**Given request:**
Report, word for word, each line in the items below that contains the word "listed".

**Listing:**

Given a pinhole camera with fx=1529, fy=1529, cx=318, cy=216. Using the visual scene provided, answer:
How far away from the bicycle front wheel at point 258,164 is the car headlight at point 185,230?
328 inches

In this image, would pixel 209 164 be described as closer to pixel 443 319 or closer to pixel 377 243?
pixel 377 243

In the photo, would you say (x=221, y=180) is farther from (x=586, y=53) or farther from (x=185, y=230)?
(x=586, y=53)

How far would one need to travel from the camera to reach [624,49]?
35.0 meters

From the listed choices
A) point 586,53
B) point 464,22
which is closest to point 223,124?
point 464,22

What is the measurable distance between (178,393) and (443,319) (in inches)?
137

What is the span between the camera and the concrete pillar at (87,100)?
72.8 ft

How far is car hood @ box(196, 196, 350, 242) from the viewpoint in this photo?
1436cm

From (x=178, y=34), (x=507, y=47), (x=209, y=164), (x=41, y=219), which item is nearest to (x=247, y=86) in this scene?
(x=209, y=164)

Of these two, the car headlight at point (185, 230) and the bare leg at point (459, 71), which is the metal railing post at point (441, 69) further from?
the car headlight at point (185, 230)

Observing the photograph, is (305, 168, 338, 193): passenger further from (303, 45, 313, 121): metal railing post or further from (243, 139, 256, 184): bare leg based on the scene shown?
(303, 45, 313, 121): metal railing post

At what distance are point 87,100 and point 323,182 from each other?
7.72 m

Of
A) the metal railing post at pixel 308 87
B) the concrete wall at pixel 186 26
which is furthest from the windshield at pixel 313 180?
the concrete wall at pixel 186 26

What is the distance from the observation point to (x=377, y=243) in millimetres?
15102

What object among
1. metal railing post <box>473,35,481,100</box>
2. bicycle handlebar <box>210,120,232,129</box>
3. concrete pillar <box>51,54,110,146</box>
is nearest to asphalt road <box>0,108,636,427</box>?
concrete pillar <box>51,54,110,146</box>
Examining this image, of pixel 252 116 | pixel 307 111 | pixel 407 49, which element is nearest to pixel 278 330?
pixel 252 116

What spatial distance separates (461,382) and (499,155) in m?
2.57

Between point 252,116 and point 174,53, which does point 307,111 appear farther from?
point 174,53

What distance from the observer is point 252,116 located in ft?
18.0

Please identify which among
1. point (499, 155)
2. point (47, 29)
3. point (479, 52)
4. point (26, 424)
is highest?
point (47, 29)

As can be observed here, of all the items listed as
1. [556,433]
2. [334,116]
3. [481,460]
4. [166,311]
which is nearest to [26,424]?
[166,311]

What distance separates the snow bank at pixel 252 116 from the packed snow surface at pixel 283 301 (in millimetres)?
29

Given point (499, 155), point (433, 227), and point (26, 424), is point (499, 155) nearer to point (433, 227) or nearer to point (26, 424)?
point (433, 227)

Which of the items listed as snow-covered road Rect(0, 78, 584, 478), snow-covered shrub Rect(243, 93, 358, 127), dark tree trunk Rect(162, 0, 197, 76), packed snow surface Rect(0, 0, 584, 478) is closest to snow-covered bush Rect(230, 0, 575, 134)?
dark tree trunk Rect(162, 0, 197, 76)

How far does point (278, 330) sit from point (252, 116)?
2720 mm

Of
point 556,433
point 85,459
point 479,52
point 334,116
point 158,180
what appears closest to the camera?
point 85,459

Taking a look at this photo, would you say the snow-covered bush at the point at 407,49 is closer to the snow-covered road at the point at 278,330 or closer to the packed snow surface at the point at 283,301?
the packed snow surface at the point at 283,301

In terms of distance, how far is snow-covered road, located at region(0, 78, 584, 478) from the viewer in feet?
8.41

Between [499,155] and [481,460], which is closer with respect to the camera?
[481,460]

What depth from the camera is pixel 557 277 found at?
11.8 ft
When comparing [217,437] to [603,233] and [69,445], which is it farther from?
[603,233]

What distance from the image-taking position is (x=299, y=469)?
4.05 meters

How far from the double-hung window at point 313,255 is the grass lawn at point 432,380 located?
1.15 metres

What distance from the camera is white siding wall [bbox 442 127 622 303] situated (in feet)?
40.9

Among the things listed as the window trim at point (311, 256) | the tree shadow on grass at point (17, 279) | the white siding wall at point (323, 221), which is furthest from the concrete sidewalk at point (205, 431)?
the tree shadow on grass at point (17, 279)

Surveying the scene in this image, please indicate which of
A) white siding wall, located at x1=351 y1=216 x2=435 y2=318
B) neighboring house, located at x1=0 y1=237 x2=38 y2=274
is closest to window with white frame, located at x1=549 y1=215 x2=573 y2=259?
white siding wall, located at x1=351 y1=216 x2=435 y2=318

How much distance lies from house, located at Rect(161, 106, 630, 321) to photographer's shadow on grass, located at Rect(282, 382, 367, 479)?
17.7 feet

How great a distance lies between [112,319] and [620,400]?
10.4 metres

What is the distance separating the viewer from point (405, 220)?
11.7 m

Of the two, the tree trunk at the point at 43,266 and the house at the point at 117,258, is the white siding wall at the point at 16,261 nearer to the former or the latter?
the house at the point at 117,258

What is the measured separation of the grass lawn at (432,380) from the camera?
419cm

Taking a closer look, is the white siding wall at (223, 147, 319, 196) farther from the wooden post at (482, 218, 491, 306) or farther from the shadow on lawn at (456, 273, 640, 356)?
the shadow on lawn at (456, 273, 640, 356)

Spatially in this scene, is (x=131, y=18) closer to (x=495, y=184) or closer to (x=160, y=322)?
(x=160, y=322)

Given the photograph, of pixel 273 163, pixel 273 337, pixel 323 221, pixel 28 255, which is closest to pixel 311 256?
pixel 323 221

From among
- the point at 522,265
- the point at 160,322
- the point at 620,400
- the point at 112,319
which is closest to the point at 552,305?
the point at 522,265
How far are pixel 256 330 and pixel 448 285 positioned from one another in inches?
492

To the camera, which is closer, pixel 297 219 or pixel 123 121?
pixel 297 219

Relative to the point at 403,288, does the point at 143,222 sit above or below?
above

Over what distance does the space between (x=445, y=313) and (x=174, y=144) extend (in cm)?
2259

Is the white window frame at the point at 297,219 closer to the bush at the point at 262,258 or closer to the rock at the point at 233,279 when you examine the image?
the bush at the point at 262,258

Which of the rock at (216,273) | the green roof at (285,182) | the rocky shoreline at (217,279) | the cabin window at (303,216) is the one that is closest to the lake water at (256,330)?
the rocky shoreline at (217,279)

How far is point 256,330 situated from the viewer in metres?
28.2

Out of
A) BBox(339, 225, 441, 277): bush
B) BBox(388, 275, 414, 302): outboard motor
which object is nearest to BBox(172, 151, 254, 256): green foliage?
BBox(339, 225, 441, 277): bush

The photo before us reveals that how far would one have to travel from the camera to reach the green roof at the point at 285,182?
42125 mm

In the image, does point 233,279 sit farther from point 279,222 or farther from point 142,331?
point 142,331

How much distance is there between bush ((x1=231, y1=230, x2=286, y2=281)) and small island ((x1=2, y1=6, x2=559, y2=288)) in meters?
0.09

**Reply to the task:**
From the listed choices
As can be observed here, of all the items listed as
Which of the items listed as snow-covered road Rect(0, 78, 584, 478), snow-covered shrub Rect(243, 93, 358, 127), dark tree trunk Rect(162, 0, 197, 76), packed snow surface Rect(0, 0, 584, 478) is closest to snow-covered bush Rect(230, 0, 575, 134)?
Among the things listed as the window trim at point (311, 256) | the tree shadow on grass at point (17, 279) | the white siding wall at point (323, 221), which is furthest from the concrete sidewalk at point (205, 431)?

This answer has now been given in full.